_Source document_.
BEGIN
### Setting up the notebook session

In [None]:
import boto3
import sagemaker
from sagemaker.inputs import TrainingInput
from sagemaker.xgboost.estimator import XGBoost

sagemaker_session = sagemaker.Session()
role = sagemaker.get_execution_role()  # Use the appropriate IAM role
endpoint_name = "lab-sagemaker-endpoint"

bucket_name = next(
    (
        bucket["Name"]
        for bucket in boto3.client("s3").list_buckets()["Buckets"]
        if bucket["Name"].startswith("lab-sagemaker-")
    ),
    None,
)


### Sending Normal Data to the Endpoint

In [None]:
from sklearn.datasets import make_classification
import pandas as pd

# Generate new synthetic data that matches the original training distribution
X_normal, y_normal = make_classification(
    n_samples=20,       # Number of samples to send to the endpoint
    n_features=10,       # Number of features (same as training data)
    n_informative=8,     # Number of informative features (same as training data)
    n_redundant=2,       # Number of redundant features (same as training data)
    n_classes=2,         # Binary classification
    random_state=42      # For reproducibility (same seed as training data)
)

# Convert to pandas DataFrame for easier handling
df_normal = pd.DataFrame(X_normal, columns=[f'feature_{i}' for i in range(1, 11)])
df_normal['target'] = y_normal  # Add target column if necessary, though the model only needs features

# You can save this data to a CSV if required
df_normal.to_csv('synthetic_normal_data.csv', index=False)

In [None]:
input_data = df_normal.drop(columns=['target']).values.tolist()  # Convert to a 2D list for CSV input

from sagemaker.predictor import Predictor
from sagemaker.serializers import CSVSerializer
from sagemaker.deserializers import JSONDeserializer

predictor = Predictor(
    endpoint_name=endpoint_name,
    sagemaker_session=sagemaker.Session(),  # Initialize SageMaker session
    serializer=CSVSerializer(),  # Specifies input format as CSV
    deserializer=JSOeDeserializer()  # Specifies output format as JSON
)

# Convert each row of the dataset to the CSV format and send it to the endpoint
for row in input_data:
    response = predictor.predict(row)  # Send each row for prediction
    print(response)  # Optionally, print the response for each row

# Set up model monitoring

Baseline processing job typically takes 

In [None]:
from sagemaker.model_monitor import DefaultModelMonitor

monitor = DefaultModelMonitor(
    role=role,
    instance_count=1,
    instance_type='ml.m5.large',
    volume_size_in_gb=20,
    max_runtime_in_seconds=3600,
    sagemaker_session=sagemaker_session
)

s3_key = "data-capture"

baseline_job = monitor.suggest_baseline(
    baseline_dataset=f's3://{bucket_name}/{s3_key}',
    dataset_format={'csv': {'header': True}},
    output_s3_uri=f's3://{bucket_name}/baseline_output',
    wait=True
)
END
_Your tasks_.
- 1) Could you quote the SageMaker notebook from the words containing "# Generate new" through the words ending with "seed as training data)", word for word?
- 2) Answer these from the SageMaker notebook:
(a) What value is assigned to endpoint_name?
(b) How many samples does the make_classification call generate?
(c) Which instance type is given to the DefaultModelMonitor?

_Available data_.
BEGIN
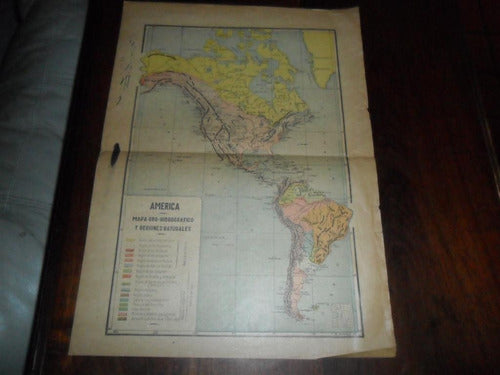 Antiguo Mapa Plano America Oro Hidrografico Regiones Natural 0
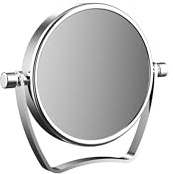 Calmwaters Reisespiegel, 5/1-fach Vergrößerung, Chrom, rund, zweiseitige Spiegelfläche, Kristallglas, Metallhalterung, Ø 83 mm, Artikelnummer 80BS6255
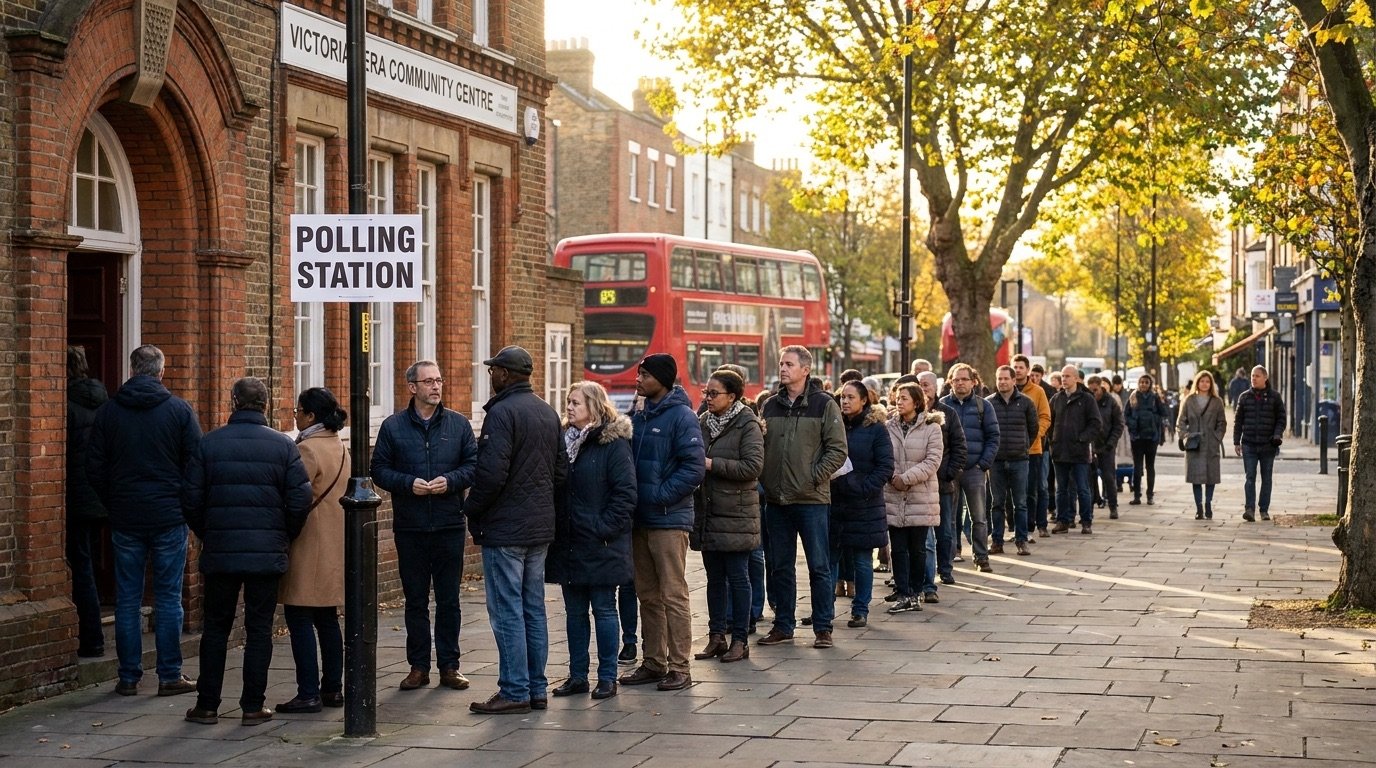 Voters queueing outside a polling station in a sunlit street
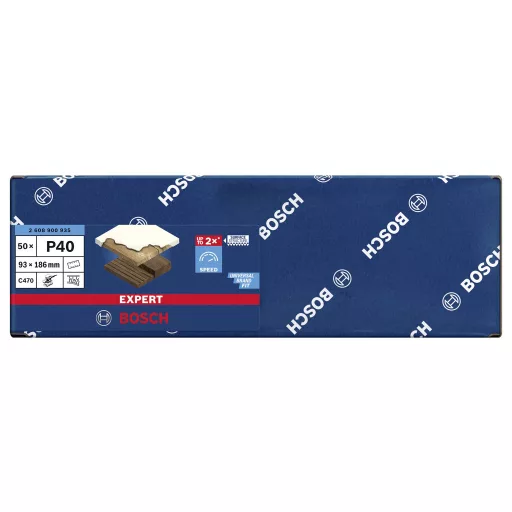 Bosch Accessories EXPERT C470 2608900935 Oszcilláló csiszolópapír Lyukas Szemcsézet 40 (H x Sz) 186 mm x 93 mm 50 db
END
_Solved tasks_.
- 1)
# Generate new synthetic data that matches the original training distribution
X_normal, y_normal = make_classification(
    n_samples=20,       # Number of samples to send to the endpoint
    n_features=10,       # Number of features (same as training data)
    n_informative=8,     # Number of informative features (same as training data)
    n_redundant=2,       # Number of redundant features (same as training data)
    n_classes=2,         # Binary classification
    random_state=42      # For reproducibility (same seed as training data)

- 2)
(a) "lab-sagemaker-endpoint"
(b) 20
(c) ml.m5.large